■ WORK TO COMPLETE
Write each line out exactly, leaving none out.

Part of a data file:
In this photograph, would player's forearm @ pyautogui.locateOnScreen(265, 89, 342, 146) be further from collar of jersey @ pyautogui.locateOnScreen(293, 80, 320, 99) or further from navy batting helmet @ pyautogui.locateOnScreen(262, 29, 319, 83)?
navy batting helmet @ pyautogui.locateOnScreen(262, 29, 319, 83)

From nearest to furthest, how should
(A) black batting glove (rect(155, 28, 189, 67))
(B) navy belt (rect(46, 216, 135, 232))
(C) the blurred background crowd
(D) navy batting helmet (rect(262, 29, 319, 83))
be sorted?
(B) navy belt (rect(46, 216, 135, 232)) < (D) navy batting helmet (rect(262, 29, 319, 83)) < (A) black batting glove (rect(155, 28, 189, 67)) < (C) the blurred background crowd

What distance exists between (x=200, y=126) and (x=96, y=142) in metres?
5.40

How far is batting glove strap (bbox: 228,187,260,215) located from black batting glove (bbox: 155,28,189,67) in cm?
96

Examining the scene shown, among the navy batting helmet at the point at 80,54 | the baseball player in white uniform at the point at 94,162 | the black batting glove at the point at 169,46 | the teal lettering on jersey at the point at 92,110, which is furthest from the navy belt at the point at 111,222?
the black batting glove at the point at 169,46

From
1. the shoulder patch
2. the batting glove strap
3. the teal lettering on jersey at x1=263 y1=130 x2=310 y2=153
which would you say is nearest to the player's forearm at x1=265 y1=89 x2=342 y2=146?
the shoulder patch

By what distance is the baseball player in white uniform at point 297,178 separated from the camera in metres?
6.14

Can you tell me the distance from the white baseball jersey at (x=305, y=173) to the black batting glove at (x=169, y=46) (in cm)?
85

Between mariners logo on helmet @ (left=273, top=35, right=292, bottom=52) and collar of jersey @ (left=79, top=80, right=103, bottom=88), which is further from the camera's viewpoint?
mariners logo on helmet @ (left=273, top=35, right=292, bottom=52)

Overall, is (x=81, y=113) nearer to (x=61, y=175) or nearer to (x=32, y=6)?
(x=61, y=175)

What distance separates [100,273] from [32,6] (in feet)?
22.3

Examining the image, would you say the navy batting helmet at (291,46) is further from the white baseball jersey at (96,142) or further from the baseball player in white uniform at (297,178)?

■ WORKED ANSWER
In this photograph, would player's forearm @ pyautogui.locateOnScreen(265, 89, 342, 146) be further from collar of jersey @ pyautogui.locateOnScreen(293, 80, 320, 99) or further from navy batting helmet @ pyautogui.locateOnScreen(262, 29, 319, 83)?
navy batting helmet @ pyautogui.locateOnScreen(262, 29, 319, 83)

From nearest to furthest, how should
(A) black batting glove (rect(155, 28, 189, 67))
(B) navy belt (rect(46, 216, 135, 232))
(C) the blurred background crowd
(D) navy batting helmet (rect(262, 29, 319, 83))
be sorted?
(B) navy belt (rect(46, 216, 135, 232)) < (D) navy batting helmet (rect(262, 29, 319, 83)) < (A) black batting glove (rect(155, 28, 189, 67)) < (C) the blurred background crowd

What distance exists between (x=200, y=126) and (x=96, y=142) in metres?
5.40

How far is batting glove strap (bbox: 228,187,260,215) located from black batting glove (bbox: 155,28,189,67) in cm?
96

Examining the scene shown, among the navy batting helmet at the point at 80,54 | the baseball player in white uniform at the point at 94,162 | the black batting glove at the point at 169,46 | the teal lettering on jersey at the point at 92,110, which is furthest from the navy belt at the point at 111,222?
the black batting glove at the point at 169,46

From
1. the shoulder patch
2. the batting glove strap
3. the teal lettering on jersey at x1=263 y1=130 x2=310 y2=153
which would you say is nearest to the player's forearm at x1=265 y1=89 x2=342 y2=146?
the shoulder patch

By what distance is the baseball player in white uniform at point 297,178 separated from the camera in metres?
6.14

Can you tell me the distance from the white baseball jersey at (x=305, y=173) to the black batting glove at (x=169, y=46) (in cm)?
85

Between mariners logo on helmet @ (left=273, top=35, right=292, bottom=52) and collar of jersey @ (left=79, top=80, right=103, bottom=88), which is further from the camera's viewpoint?
mariners logo on helmet @ (left=273, top=35, right=292, bottom=52)

Overall, is (x=81, y=113) nearer to (x=61, y=175) or nearer to (x=32, y=6)?
(x=61, y=175)

What distance separates [100,273] from [32,6] (in feet)?
22.3

Examining the image, would you say the navy batting helmet at (291,46) is further from the white baseball jersey at (96,142) or further from the baseball player in white uniform at (297,178)?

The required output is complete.